Thank you for having me.

Elliot Moss

It’s an absolute pleasure.  Just before I let you wander off and come up with another idea, before whenever it might be today.  What’s your song choice and why have you chosen it?

Kate Halfpenny

It’s Stevie Wonder, You Are The Sunshine Of My Life and it is the song that I now sing to Silvester every night.

Elliot Moss

Your son?

Kate Halfpenny

Yeah, that’s my seven year old son and it’s our first dance song from our wedding and it’s because my cheesy, amazing, creative, brilliant husband, I’d phone him and he’d answer the phone singing you are the sunshine of my life, and it… when we were choosing our wedding song I was just like there is no other song is there than that one so yeah.

Elliot Moss

Stevie Wonder there with You Are The Sunshine Of My Life, the song choice of my Business Shaper today, Kate Halfpenny.  She talked about being a rule breaker, she talked about making things up, she talked about her love of happy accidents and really nicely, she talked about her belief, her deep seated belief in Britain as a manufacturing power house.  Really great stuff.  That’s it from me and Jazz Shapers, have a lovely weekend.

We hope you enjoyed that edition of Jazz Shapers.  You’ll find hundreds of more guests available for you to listen to in our archive, to find out more just search Jazz Shapers in iTunes or your favourite podcast platform or head over to Mishcon.com/JazzShapers.

Kate was named one of the 50 Most Influential People in British Luxury in Walpole’s annual Luxury Power List and has been described as ‘effortlessly bridging the gap between fashion and bridal’. She is making waves, changing the traditional landscape by creating something truly unique for every bride she dresses. 
 
Inspired by her career as a celebrity stylist – dressing women such as Kate Moss, Rihanna and more – her designs are coveted by the fashion elite, while also designing for real women. She recognises the importance of understanding women's bodies, their individual beauty and their lifestyles.  

Highlights

I don’t know how I was awarded this badge of honour to tell people what to wear but it seems to have worked. 

I was surrounded by craft and creativity my entire life. 

I was just immersed in print and pattern, and I hated it as a child actually, but now it’s kind of shaped me. 

The more famous the person that I worked with was, the easier they were.
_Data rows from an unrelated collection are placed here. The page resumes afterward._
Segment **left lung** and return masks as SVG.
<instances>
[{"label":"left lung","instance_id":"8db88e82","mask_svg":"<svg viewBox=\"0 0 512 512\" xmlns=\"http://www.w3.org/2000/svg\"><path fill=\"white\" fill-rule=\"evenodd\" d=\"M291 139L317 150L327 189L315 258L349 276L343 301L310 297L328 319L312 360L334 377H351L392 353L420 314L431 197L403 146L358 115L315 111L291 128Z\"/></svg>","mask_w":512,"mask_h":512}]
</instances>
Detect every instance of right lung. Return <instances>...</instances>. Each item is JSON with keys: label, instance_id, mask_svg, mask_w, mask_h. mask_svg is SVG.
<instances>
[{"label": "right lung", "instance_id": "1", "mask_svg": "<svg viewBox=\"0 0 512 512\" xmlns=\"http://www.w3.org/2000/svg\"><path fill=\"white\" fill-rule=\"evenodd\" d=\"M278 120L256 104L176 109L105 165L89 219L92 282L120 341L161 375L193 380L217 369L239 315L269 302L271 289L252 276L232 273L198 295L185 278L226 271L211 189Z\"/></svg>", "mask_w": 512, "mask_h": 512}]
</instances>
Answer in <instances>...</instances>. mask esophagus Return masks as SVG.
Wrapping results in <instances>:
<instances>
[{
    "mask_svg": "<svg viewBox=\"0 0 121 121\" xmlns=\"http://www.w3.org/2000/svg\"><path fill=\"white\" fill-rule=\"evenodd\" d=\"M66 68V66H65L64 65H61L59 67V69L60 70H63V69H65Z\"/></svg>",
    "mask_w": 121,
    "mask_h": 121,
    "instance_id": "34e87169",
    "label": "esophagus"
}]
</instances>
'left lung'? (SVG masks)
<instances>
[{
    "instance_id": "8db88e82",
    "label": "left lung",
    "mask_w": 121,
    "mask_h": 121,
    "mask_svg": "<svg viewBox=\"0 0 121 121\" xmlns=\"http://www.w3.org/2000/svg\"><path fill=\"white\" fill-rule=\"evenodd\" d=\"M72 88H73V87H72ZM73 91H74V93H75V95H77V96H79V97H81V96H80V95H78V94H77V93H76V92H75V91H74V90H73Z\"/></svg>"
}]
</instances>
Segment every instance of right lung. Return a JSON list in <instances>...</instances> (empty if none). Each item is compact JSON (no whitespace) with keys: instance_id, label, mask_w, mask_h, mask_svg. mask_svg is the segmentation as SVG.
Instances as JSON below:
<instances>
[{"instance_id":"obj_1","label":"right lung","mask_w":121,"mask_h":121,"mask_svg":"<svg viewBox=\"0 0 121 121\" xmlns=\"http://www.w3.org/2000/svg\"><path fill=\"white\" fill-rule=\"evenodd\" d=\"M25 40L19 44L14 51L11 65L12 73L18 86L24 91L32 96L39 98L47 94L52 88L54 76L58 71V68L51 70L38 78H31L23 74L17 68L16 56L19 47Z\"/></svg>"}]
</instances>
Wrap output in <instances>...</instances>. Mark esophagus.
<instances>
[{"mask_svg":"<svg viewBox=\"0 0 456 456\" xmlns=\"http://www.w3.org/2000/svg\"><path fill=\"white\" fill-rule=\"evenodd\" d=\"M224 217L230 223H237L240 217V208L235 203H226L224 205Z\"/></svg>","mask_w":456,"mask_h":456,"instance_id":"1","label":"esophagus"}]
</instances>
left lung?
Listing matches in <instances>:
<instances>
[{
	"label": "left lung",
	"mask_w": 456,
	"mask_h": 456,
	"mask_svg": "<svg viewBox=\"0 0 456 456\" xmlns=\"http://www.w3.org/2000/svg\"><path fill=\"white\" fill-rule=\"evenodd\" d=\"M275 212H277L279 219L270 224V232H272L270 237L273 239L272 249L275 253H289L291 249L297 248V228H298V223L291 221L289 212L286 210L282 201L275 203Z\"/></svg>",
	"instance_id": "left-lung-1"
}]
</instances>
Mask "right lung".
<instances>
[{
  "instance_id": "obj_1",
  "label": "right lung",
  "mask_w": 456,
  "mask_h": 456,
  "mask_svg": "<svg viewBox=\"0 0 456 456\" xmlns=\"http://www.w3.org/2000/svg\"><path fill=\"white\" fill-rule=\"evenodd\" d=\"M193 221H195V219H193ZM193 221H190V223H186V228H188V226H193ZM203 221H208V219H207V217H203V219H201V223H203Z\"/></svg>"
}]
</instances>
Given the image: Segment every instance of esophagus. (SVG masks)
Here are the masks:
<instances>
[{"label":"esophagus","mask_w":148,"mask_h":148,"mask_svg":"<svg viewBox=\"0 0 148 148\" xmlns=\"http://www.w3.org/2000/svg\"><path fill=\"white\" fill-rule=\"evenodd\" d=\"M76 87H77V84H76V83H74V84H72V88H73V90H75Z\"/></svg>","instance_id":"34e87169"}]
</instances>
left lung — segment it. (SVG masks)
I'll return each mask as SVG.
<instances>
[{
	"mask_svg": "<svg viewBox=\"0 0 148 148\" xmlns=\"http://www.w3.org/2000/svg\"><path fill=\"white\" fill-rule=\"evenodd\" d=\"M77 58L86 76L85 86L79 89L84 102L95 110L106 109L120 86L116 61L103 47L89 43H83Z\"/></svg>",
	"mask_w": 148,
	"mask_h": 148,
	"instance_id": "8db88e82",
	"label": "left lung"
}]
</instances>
The more gracious they were and the more appreciative of what we were creating. 

I’m a rule breaker. I never really worked for anybody. 

There was a massive gap in the market back then of cool bridal wear that wasn’t so stuffy and didn’t look like the dolls that you put on top of a toilet roll. 

I worked for Vivien Westwood and I did my internship there. and quite quickly realised then that I didn’t want to work for another fashion brand.

It really floored me to think ‘gosh the power that I have to make people feel and look the very best version of themselves and, and really capture who they are within these dresses’. 

People want fancy fabrics and I want to work out how we can do that in a more sustainable way. 

The messaging around my brand and what we do is ‘be the bride you want to be’. 

I really encourage people to find a dress that works for them, not a dress that they need to work out for. 

The best part of my job is having the privilege that these people trust me to create something for the most important day of their life. 

The team really is dreamily knitted together and it’s the first time in kind of a good couple of years that I just feel there’s a huge synergy between every department. They are all singing off the same page.